• To do:
1: Answer these questions using the A2K passage:
(a) Which office plans to send a flyer to local businesses, and when?
(b) What range do Smith and Woody estimate for the legal load of all downtown bars and nightclubs?
(c) Which building does Segrest name in his example of a thrown bottle shattering a window?
2: Continue the A2K passage from its closing questions about why Woody and other ESSCA members are upset.

*** Document passage ***

Even with long-range planning committees and contingency plans, Smith and Boydston admit that the size of the crowd and Y2K add up to far more unknowns than the city generally feels comfortable with. But Segrest contends that focusing too much on the unknowns could detract from the planning necessary for handling the sure-things: large crowds, multiple stages, and alcohol sales. "Sure, there are a lot of unknowns, but it's like that with any outdoor event this size," Segrest says. "As an event planner, I can't be overly concerned about the Y2K stuff. It's the great unknown that has everybody asking "What if?' When I talk to Austin Energy and they're 99% sure nothing is going to happen, I'm pretty happy with that.
"Then again," he adds, "all it takes is one dipshit to go out, pick up a bottle, and smash it against a window. That's what's going to be said in the media the next day, not that 199,999 people had a good time. It's the one guy that threw the bottle against the Bank of America Tower and shattered a window that's going to ruin it."
Capt. Don Smith says at least one of A2K's unknowns -- whether the fire department will be too busy to enforce occupancy load limits in downtown bars and restaurants -- will be answered in a flyer the fire marshal's office plans to send to local businesses in early December. "We never forgo safety codes simply because it's a special night," Smith says. "Whether it's New Year's, Fourth of July, Halloween, or your grandmother's birthday, occupancy limits will be enforced."
Smith's warning may come as surprising and sobering news for bar and restaurant owners hoping to cash in on the added value of 200,000 downtown patrons. Even without A2K, most downtown bars and nightclubs typically have more potential customers than they can possibly serve. In fact, Smith and Woody estimate that the legal load for all of downtown's bars and nightclubs falls somewhere in the 20,000-30,000 customer range. Add the fact that several of the largest bars and restaurants in both the warehouse district and Sixth Street area will be reservation-only or closed altogether for private parties, and available space for the casual partygoer could number in the 10,000 range.
So why are Woody and other ESSCA members upset that A2K may bring 200,000 people downtown? Don't the numbers alone suggest that bars and restaurants won't have trouble filling their rooms beyond their limits?

*** Data rows ***

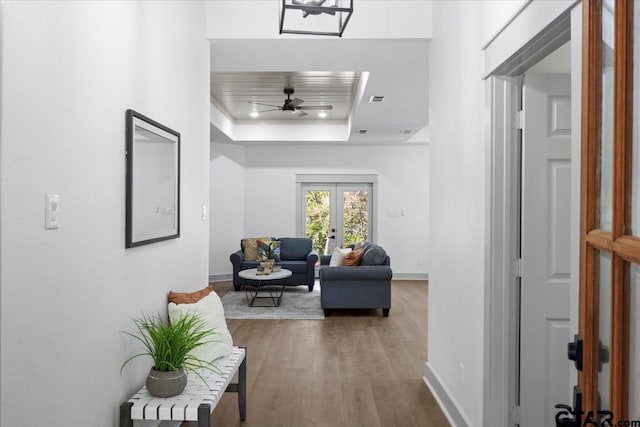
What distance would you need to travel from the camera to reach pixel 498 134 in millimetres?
2379

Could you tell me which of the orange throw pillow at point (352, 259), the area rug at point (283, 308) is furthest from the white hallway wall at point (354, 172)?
the orange throw pillow at point (352, 259)

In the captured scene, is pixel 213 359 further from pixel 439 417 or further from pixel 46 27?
pixel 46 27

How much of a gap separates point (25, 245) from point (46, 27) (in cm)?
69

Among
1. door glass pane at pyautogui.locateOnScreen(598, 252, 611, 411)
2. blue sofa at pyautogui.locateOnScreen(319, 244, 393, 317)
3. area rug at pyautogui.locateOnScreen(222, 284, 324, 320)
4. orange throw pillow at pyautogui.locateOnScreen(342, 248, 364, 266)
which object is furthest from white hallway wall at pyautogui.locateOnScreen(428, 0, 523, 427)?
area rug at pyautogui.locateOnScreen(222, 284, 324, 320)

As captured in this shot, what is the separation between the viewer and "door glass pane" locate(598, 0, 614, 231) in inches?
49.1

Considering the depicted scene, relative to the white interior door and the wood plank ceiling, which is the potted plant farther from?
the wood plank ceiling

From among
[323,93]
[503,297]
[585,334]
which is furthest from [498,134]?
[323,93]

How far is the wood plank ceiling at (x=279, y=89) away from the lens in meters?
5.56

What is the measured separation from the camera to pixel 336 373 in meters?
3.98

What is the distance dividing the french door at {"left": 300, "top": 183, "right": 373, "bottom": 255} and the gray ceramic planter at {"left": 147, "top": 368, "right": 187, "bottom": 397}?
293 inches

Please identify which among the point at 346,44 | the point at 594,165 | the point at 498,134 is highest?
the point at 346,44

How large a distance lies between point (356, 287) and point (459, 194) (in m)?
3.39

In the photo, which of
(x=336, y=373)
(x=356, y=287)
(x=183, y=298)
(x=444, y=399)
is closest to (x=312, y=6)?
(x=183, y=298)

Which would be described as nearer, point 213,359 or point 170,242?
point 213,359
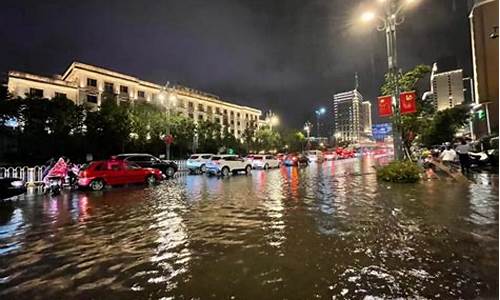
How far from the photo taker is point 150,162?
860 inches

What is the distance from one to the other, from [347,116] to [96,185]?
86.7 metres

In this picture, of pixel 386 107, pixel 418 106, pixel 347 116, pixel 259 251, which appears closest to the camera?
pixel 259 251

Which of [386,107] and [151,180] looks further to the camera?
[151,180]

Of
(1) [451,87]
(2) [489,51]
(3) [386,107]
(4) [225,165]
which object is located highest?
(1) [451,87]

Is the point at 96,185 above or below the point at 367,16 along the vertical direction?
below

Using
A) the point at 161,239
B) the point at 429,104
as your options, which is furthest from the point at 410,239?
the point at 429,104

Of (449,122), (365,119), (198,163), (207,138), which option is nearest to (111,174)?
(198,163)

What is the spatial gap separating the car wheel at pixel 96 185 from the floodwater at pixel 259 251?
541 centimetres

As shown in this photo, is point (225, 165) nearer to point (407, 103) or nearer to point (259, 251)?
point (407, 103)

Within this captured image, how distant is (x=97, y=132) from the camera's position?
107 feet

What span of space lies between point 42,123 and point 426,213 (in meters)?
34.4

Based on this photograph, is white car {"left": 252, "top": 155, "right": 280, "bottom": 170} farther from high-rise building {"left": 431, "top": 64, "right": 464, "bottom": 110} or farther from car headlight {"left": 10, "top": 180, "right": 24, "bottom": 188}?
high-rise building {"left": 431, "top": 64, "right": 464, "bottom": 110}

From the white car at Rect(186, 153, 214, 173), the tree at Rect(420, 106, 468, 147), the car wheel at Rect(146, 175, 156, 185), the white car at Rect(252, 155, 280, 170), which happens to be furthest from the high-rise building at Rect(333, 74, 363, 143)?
the car wheel at Rect(146, 175, 156, 185)

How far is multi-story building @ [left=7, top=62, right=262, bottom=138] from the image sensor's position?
4469cm
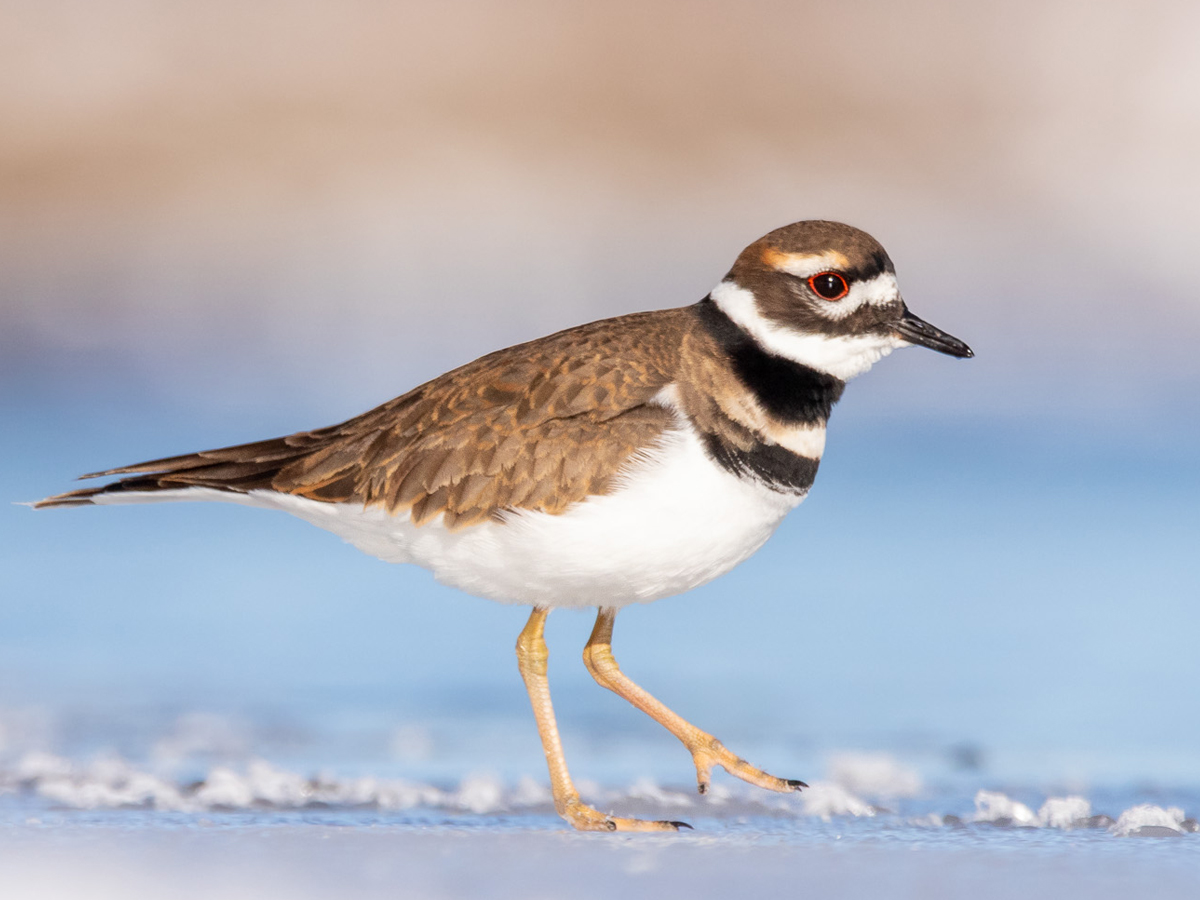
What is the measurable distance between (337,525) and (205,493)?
18.8 inches

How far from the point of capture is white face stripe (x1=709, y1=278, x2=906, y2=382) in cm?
475

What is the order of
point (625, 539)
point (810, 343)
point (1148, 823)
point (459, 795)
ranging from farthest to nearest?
point (459, 795)
point (1148, 823)
point (810, 343)
point (625, 539)

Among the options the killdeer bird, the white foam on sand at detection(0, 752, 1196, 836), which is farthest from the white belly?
the white foam on sand at detection(0, 752, 1196, 836)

***

• Answers to the exercises:
1:
(a) The fire marshal's office, in early December.
(b) Somewhere in the 20,000–30,000 customer range.
(c) The Bank of America Tower.

2:
According to Woody, the issues separating ESSCA and A2K are more complex than simply filling clubs. In fact, what's become arguably the event's biggest political struggle seems to come down mostly to competition, perception, reputation, and pride. Several of the issues between ESSCA and A2K have gone mostly undisputed.
A2K vs. Sixth Street?
For starters, ESSCA has actually been presenting a New Year's Eve celebration of its own -- a midnight star-raise -- for six years. The original idea, Woody says, was to attract people to Sixth Street without detracting from what the clubs had to offer, meaning that ESSCA's event never offered free live music or sold alcohol on the street. "Eight years ago, New Year's was a pretty good night downtown, but not a great night," Woody says. "People tended to have parties at home, go to a hotel or to a bar closer to home like Tangerine's. Our idea was to create something that would focus interest downtown and give people a reason to be there at midnight."
Over the past three years or so, Woody says, Sixth Street crowd estimates had grown to as high as 125,000 for an event that cost ESSCA only $75,000 to produce. And while Woody says his organization expected nearly twice the attendance this year for its millennium star-raise, he nonetheless initially agreed with A2K's early plan for a stage somewhere on Sixth. In theory, Sixth Street crowds are late crowds, and early-evening live music could help stimulate Sixth's overall business and bolster ESSCA's star-raise. But it's Woody's contention that once the mayor hired Segrest last June, and thereby shifted power away from the planning committees that once included representatives from both ESSCA and Friends of Sixth Street, the entire event had moved to Congress without ESSCA's knowledge.
Both Woody and Segrest agree that the initial stumbling block was Esther's Follies. After Esther's owner Shannon Sedwick complained to both organizations that a stage at Sixth and Red River would irreparably harm her building's accessibility, Segrest says, he began an unsuccessful search for a new stage location just off of Sixth. "By putting the stage on Red River and Sixth, we were saying you had all of Sixth for people to go nuts on. That way it was pushed as far back from Congress without getting right on top of I-35," Segrest says. "But Shannon was livid and willing to do whatever it takes to make sure that stage didn't go there. We looked at moving it up a few blocks, but the police said it cut too much into Sixth and that it cut out too much square footage. They said it just wasn't safe. And ultimately, we couldn't find a place businesses and police could agree on. But it's not like we're saying "Screw Sixth!' It's strictly logistical."
Even so, Woody believes that the effect of a Congress-only event may screw not only his star-raise, but also business up and down Sixth. According to Woody, not only will the city be selling alcohol and competing with live music venues on Sixth, but they'll also be chasing similar sponsorship dollars. Even worse, says Woody, is the fear that the idea of 200,000 people and the accessibility issues that come with a crowd that size could scare away regular Sixth Street crowds.
"It might have even been better if they had this on Auditorium Shores than if they had it on Congress," says Woody. "At least that way people could decide whether they wanted to head down there or come down here. Instead, we've found ourselves fenced in and in competition with the city when they should be protecting the little guys that do business down here year-round. Sixth is the entertainment district and the heart of downtown, but they've taken one of our best-known commodities, live music, and put it on Congress."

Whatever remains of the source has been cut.